§ **Excerpt provided**:
OR, Series 1, Vol. 46, Part 2, Page 1211

Subsistence Department, C. S. A.
Richmond, February 9, 1865
 
Hon. John C. Breckinridge
Secretary of War
 
Sir,
   In response to your circular of 7th instant, received yesterday, I have the honor to submit for your consideration the papers herewith inclosed, with the following remarks:
   During the past fifteen months it has been my duty to make many and most urgent representations to the War Department of the danger of want impending over the troops of the Army of Northern Virginia, and also of the stringent necessity (for the safety of Richmond, of the State of Virginia, and probably of the Confederacy) that accumulations of supplies should be made in this city. The obstacles in the way of this and the plans to surmount those obstacles have been pressed repeatedly and the needed requirements urged. In my communications and indorsements to the Secretaries of War and the Treasury, and to others, I have fully set forth these difficulties as indicated by circumstances and urged with pertinacity the adoption of measures to overcome them. The arguments used by me have been, in my judgment, incontrovertible, but have had but little effect, and the Army of Virginia has for several months suffered the consequence of their non-adoption, during which period it has been living literally "from hand to mouth." The other armies of the Confederacy have been differently circumstanced, and do not, for the present, so much suffer from local deficiency or insufficient means of transportation. During the whole of the year 1864 consumption has been much more rapid than collection, and accumulations already made, instead of being increased, were consumed. During the first three months of that year a larger amount of money (in old issue) was turned into the Treasury by the officers of the commissariat than was issued by it to them in the new, and since that time only a part of what was due has been paid. As a consequence, their indebtedness has become overwhelming, until everywhere credit was lost, and supplies which might have been obtained for the subsistence of the army passed into other hands.

§ **Written task a**:
In the subsistence letter, how did consumption compare with collection during the whole of 1864?
The letter and the listing have no connection to each other.

(Data records)

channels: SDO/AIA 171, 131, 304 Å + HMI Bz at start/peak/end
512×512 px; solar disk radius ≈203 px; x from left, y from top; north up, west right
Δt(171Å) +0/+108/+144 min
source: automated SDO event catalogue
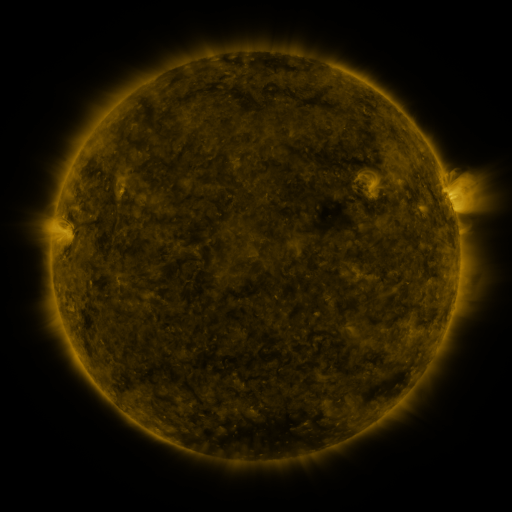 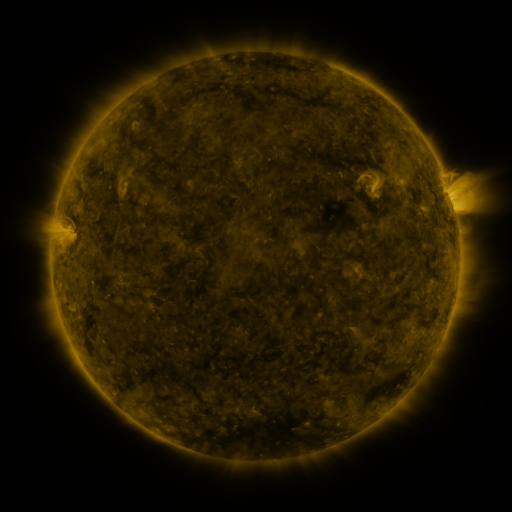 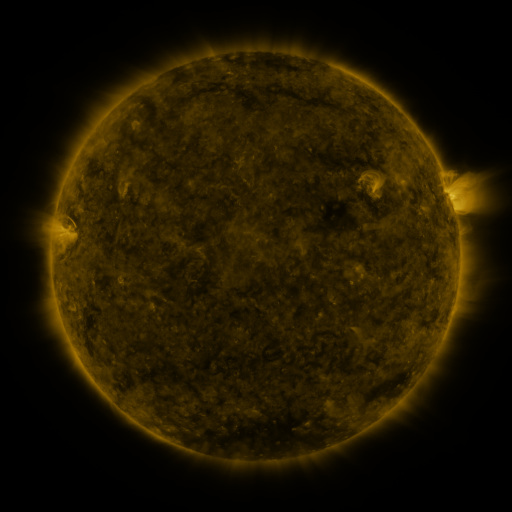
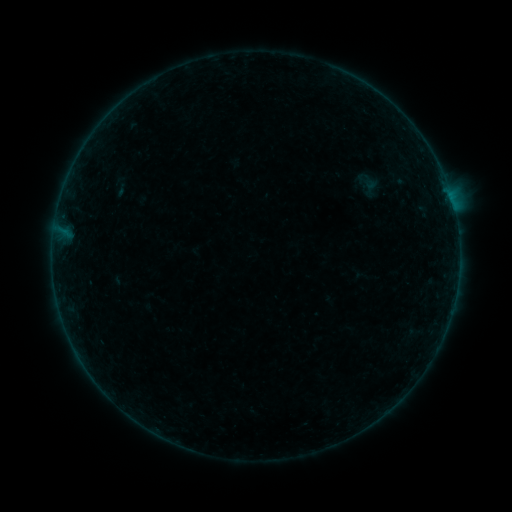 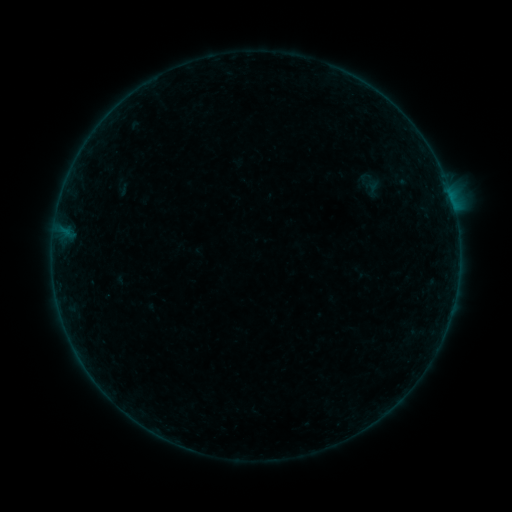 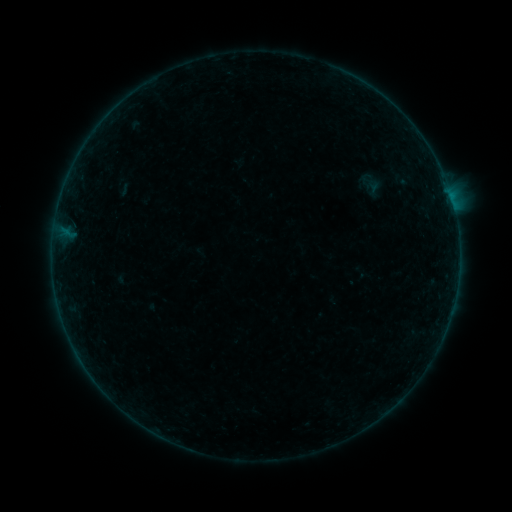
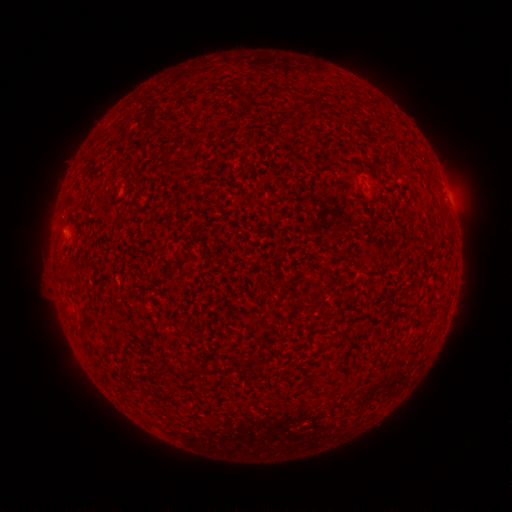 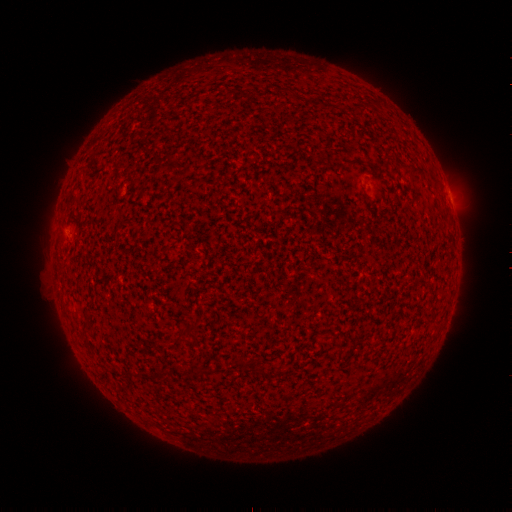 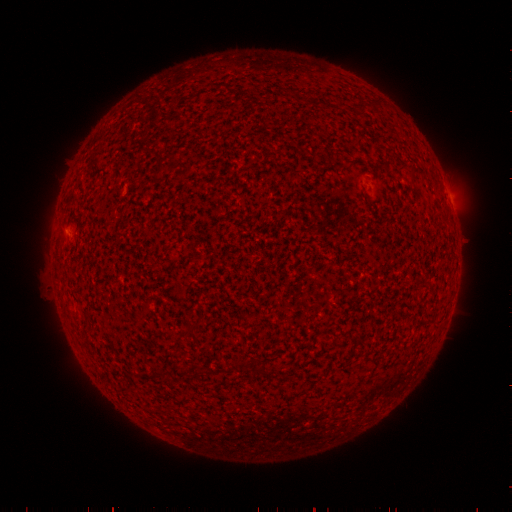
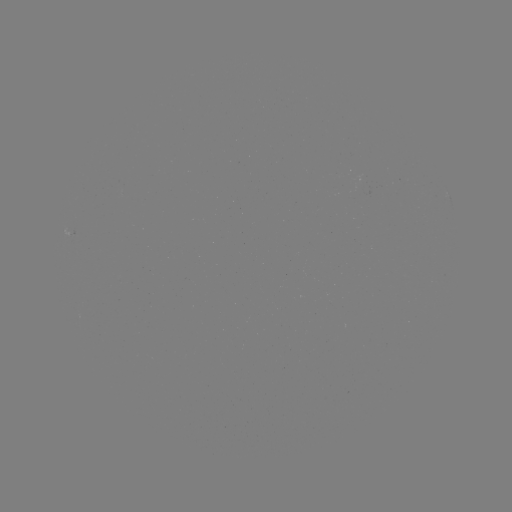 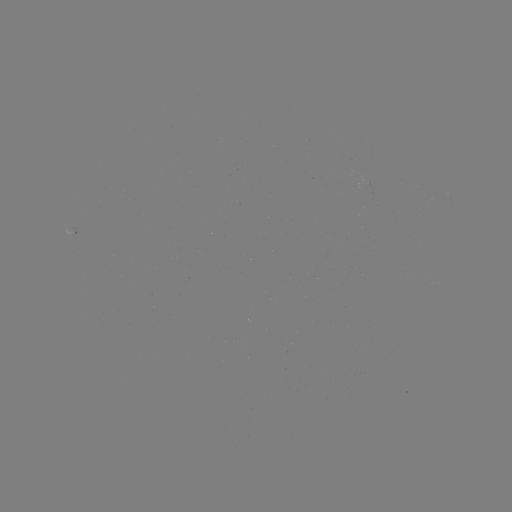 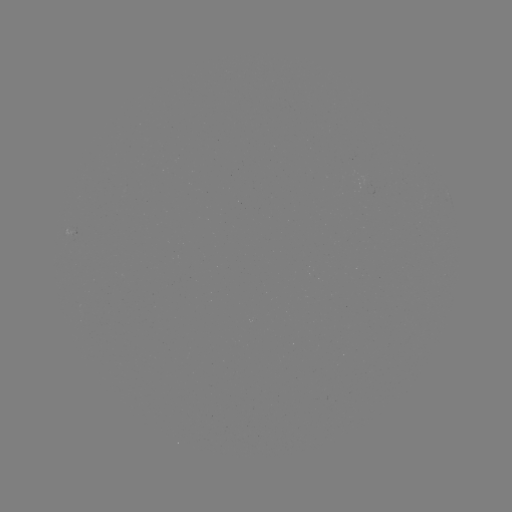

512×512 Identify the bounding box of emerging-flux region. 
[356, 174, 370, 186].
--
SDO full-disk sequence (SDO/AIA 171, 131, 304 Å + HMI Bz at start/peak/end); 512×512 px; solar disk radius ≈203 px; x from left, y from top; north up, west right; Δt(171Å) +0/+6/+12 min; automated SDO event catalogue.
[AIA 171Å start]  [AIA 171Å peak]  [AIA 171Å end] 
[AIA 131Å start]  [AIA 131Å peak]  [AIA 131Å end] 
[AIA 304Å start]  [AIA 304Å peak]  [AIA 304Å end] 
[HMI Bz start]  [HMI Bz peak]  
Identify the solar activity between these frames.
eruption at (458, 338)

§ **Written task b**:
Gather each line of the listing that contains the word "north".

§ **Result a**:
Consumption was much more rapid than collection.

§ **Result b**:
512×512 px; solar disk radius ≈203 px; x from left, y from top; north up, west right
SDO full-disk sequence (SDO/AIA 171, 131, 304 Å + HMI Bz at start/peak/end); 512×512 px; solar disk radius ≈203 px; x from left, y from top; north up, west right; Δt(171Å) +0/+6/+12 min; automated SDO event catalogue.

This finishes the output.